Après la décision de la Cour suprême américaine sur les droits de douane de Trump, Bruxelles hausse le ton et brandit la menace de mesures de rétorsion. Un bras de fer aux enjeux colossaux pour 1 700 milliards d’euros d’échanges transatlantiques.
Par @sahbymehalla
La présidente de la Commission européenne, Ursula von der Leyen, s’adresse aux médias à l’issue d’un sommet de l’UE au château d’Alden Biesen à Bilzen-Hoeselt, en Belgique, le jeudi 12 février 2026. Photo AP News/Omar Havana
La Commission européenne a réclamé « une totale clarté » de la part des États-Unis et appelé son partenaire à honorer ses engagements commerciaux après la décision de la Cour suprême américaine d’invalider une partie des droits de douane les plus étendus instaurés par Donald Trump.
Dans un climat déjà tendu, le président américain a vivement critiqué la décision judiciaire et annoncé samedi vouloir imposer un tarif douanier mondial de 15 %, contre 10 % la veille, accentuant l’incertitude sur l’avenir des relations économiques transatlantiques.

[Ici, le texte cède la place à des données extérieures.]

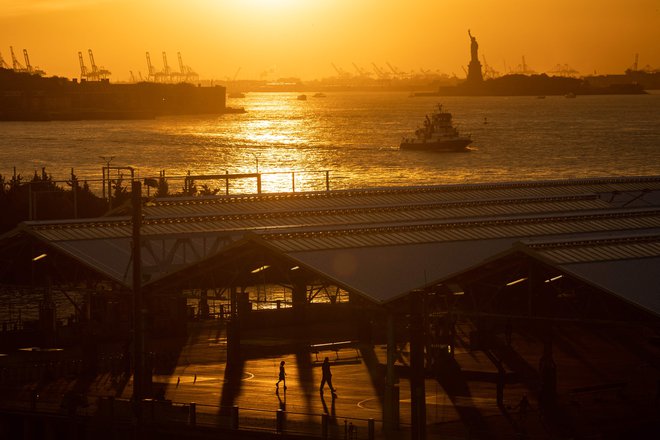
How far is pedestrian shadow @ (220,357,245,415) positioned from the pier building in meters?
0.07

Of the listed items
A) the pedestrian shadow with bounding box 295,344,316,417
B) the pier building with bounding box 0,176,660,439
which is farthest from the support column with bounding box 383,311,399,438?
the pedestrian shadow with bounding box 295,344,316,417

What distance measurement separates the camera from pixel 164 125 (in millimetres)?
198375

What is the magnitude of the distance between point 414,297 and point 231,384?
24.2ft

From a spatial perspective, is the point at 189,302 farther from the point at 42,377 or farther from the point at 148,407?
the point at 148,407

L’exécutif européen estime que la situation actuelle ne permet plus de garantir un commerce et des investissements « équitables, équilibrés et mutuellement bénéfiques », tels que prévus dans la déclaration conjointe UE-États-Unis d’août 2025. Cet accord commercial conclu l’an dernier prévoit notamment une taxe à l’importation de 15 % sur 70 % des exportations européennes vers le marché américain.
Au Parlement européen, la riposte politique s’organise. Bernd Lange, président de la commission du commerce international, a annoncé son intention de proposer la suspension du processus de ratification de l’accord. Sur les réseaux sociaux, il a dénoncé un « chaos tarifaire pur » imputé à l’administration américaine, jugeant la situation illisible pour les partenaires commerciaux de Washington.
Le poids économique de la relation transatlantique rend l’épisode particulièrement sensible. Selon Eurostat, les échanges de biens et de services entre les deux blocs ont atteint 1 700 milliards d’euros en 2024, soit environ 4,6 milliards d’euros par jour.
« Un accord est un accord », a martelé la Commission européenne, rappelant que l’Union, premier partenaire commercial des États-Unis, attend de Washington qu’il applique les dispositions négociées, notamment le plafonnement clair des droits de douane. Bruxelles insiste pour que les produits européens continuent de bénéficier du traitement tarifaire le plus compétitif.
Côté américain, le négociateur en chef de Donald Trump, Jamieson Greer, a assuré sur CBS que les États-Unis entendaient respecter leurs accords commerciaux et n’avaient reçu aucun signal indiquant une rupture du deal. Les partenaires, a-t-il précisé, attendent désormais de voir comment la situation juridique évoluera.
Les principaux flux commerciaux illustrent l’interdépendance des deux économies. L’Europe exporte surtout vers les États-Unis des produits pharmaceutiques, des voitures, des avions, des instruments médicaux, des produits chimiques ainsi que des vins et spiritueux. En retour, Washington vend au marché européen des services professionnels et scientifiques — notamment les infrastructures de paiement et le cloud — mais aussi de l’énergie, des équipements médicaux, des produits pharmaceutiques et de l’aéronautique.
Bruxelles met en garde contre l’effet systémique d’une politique tarifaire imprévisible, qui fragilise la confiance des marchés mondiaux et accentue les tensions sur les chaînes d’approvisionnement.
En arrière-plan, l’Union dispose d’un levier de rétorsion redouté, l’instrument anti-coercition. Ce mécanisme permettrait de restreindre l’accès au marché européen, fort de 450 millions de consommateurs, de limiter les investissements étrangers ou d’exclure des entreprises de marchés publics. Dans sa version la plus sévère, il pourrait coûter des milliards de dollars aux entreprises américaines et peser sur l’économie des États-Unis.
L’épisode ouvre ainsi une nouvelle phase d’incertitude stratégique pour le commerce transatlantique, partagé entre respect des engagements, bras de fer juridique et tentation protectionniste.